### WRITTEN TASK
Would you restate all the data that follows, word for word?

### SOURCE MATERIAL
+ + + + +

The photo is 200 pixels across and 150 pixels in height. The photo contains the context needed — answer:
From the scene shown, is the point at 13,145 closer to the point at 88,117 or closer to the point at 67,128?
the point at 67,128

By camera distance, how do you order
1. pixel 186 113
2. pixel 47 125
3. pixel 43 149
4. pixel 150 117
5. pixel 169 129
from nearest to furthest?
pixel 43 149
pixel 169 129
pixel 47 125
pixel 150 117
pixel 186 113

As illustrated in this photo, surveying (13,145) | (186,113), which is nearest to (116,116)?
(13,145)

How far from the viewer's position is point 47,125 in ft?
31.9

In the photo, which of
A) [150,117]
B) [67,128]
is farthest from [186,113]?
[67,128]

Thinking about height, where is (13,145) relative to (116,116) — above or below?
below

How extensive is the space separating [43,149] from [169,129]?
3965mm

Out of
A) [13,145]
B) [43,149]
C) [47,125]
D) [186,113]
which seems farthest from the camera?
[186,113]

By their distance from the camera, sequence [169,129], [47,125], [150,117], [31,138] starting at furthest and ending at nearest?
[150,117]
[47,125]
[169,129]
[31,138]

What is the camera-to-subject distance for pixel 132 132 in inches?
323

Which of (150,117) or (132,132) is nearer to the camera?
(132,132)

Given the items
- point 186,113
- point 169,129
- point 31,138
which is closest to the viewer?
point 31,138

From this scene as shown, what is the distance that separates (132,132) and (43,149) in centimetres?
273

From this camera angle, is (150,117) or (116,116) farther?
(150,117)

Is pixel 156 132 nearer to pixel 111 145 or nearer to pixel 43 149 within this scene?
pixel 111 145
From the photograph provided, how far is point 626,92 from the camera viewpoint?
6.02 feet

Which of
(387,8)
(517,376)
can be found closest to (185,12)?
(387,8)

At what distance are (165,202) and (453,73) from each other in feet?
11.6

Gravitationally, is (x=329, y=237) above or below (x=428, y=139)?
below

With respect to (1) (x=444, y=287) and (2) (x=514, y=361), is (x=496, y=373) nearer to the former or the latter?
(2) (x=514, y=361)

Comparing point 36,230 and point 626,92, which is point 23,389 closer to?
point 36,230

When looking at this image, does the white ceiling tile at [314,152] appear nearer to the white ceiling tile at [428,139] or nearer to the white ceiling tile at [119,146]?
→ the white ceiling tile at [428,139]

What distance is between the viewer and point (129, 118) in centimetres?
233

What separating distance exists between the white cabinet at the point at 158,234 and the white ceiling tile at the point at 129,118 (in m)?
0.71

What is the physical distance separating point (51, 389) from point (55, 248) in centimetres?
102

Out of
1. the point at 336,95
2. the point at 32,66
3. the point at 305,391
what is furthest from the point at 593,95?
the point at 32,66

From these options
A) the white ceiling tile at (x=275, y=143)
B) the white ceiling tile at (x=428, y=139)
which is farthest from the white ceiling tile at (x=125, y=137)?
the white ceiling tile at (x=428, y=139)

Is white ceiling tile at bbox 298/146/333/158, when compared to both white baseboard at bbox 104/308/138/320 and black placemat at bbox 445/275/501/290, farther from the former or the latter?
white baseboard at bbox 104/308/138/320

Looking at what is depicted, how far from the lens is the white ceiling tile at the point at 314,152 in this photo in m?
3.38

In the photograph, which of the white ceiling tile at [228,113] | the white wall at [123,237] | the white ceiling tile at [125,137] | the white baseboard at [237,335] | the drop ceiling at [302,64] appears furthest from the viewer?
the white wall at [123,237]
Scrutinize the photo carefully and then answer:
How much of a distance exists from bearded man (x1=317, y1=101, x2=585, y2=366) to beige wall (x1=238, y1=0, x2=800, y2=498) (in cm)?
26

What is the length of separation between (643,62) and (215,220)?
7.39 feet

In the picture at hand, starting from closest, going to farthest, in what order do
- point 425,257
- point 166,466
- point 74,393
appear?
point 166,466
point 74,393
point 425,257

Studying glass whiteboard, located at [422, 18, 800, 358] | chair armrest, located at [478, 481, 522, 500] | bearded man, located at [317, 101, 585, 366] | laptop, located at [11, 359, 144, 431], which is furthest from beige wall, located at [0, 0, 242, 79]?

+ + + + +

### TASK RESULT
The photo is 200 pixels across and 150 pixels in height. The photo contains the context needed — answer:
From the scene shown, is the point at 13,145 closer to the point at 88,117 or closer to the point at 67,128?
the point at 67,128

By camera distance, how do you order
1. pixel 186 113
2. pixel 47 125
3. pixel 43 149
4. pixel 150 117
5. pixel 169 129
from nearest to furthest?
pixel 43 149
pixel 169 129
pixel 47 125
pixel 150 117
pixel 186 113

As illustrated in this photo, surveying (13,145) | (186,113), which is nearest to (116,116)?
(13,145)

How far from the viewer's position is point 47,125 in ft?
31.9

In the photo, which of
A) [150,117]
B) [67,128]
is farthest from [186,113]?
[67,128]

Thinking about height, where is (13,145) relative to (116,116) — above or below?
below

How extensive is the space separating [43,149] from [169,129]?
3965mm

Out of
A) [13,145]
B) [43,149]
C) [47,125]
D) [186,113]
which seems farthest from the camera?
[186,113]

By their distance from the camera, sequence [169,129], [47,125], [150,117], [31,138] starting at furthest and ending at nearest?
[150,117]
[47,125]
[169,129]
[31,138]

What is the camera-to-subject distance for pixel 132 132 in inches?
323

Which of (150,117) or (132,132) is nearer to the camera?
(132,132)

Given the items
- point 186,113
- point 169,129
- point 31,138
which is closest to the viewer?
point 31,138

From this scene as shown, what is the distance that separates (132,132) and (43,149) in centimetres?
273

From this camera angle, is (150,117) or (116,116) farther?
(150,117)

Is pixel 156 132 nearer to pixel 111 145 or nearer to pixel 43 149 within this scene?
pixel 111 145
From the photograph provided, how far is point 626,92 from the camera viewpoint?
6.02 feet

Which of
(387,8)
(517,376)
can be found closest to (185,12)?
(387,8)

At what distance are (165,202) and (453,73) from each other in feet?
11.6

Gravitationally, is (x=329, y=237) above or below (x=428, y=139)?
below

With respect to (1) (x=444, y=287) and (2) (x=514, y=361), is (x=496, y=373) nearer to the former or the latter?
(2) (x=514, y=361)

Comparing point 36,230 and point 626,92, which is point 23,389 closer to?
point 36,230

When looking at this image, does the white ceiling tile at [314,152] appear nearer to the white ceiling tile at [428,139] or nearer to the white ceiling tile at [119,146]?
→ the white ceiling tile at [428,139]

What distance is between the viewer and point (129, 118) in centimetres?
233

What separating distance exists between the white cabinet at the point at 158,234 and the white ceiling tile at the point at 129,118 (in m)?
0.71

What is the physical distance separating point (51, 389) from point (55, 248) in centimetres?
102

Out of
1. the point at 336,95
2. the point at 32,66
3. the point at 305,391
what is furthest from the point at 593,95?
the point at 32,66

From these options
A) the white ceiling tile at (x=275, y=143)
B) the white ceiling tile at (x=428, y=139)
which is farthest from the white ceiling tile at (x=125, y=137)?
the white ceiling tile at (x=428, y=139)

Is white ceiling tile at bbox 298/146/333/158, when compared to both white baseboard at bbox 104/308/138/320 and black placemat at bbox 445/275/501/290, farther from the former or the latter?
white baseboard at bbox 104/308/138/320

Looking at what is depicted, how far from the lens is the white ceiling tile at the point at 314,152 in this photo in m?
3.38

In the photograph, which of the white ceiling tile at [228,113] | the white wall at [123,237] | the white ceiling tile at [125,137] | the white baseboard at [237,335] | the drop ceiling at [302,64] appears furthest from the viewer?
the white wall at [123,237]
Scrutinize the photo carefully and then answer:
How much of a distance exists from bearded man (x1=317, y1=101, x2=585, y2=366) to beige wall (x1=238, y1=0, x2=800, y2=498) (in cm)?
26

What is the length of separation between (643,62) and (215,220)?
7.39 feet

In the picture at hand, starting from closest, going to farthest, in what order do
- point 425,257
- point 166,466
- point 74,393
appear?
point 166,466
point 74,393
point 425,257

Studying glass whiteboard, located at [422, 18, 800, 358] | chair armrest, located at [478, 481, 522, 500] | bearded man, located at [317, 101, 585, 366] | laptop, located at [11, 359, 144, 431], which is furthest from beige wall, located at [0, 0, 242, 79]?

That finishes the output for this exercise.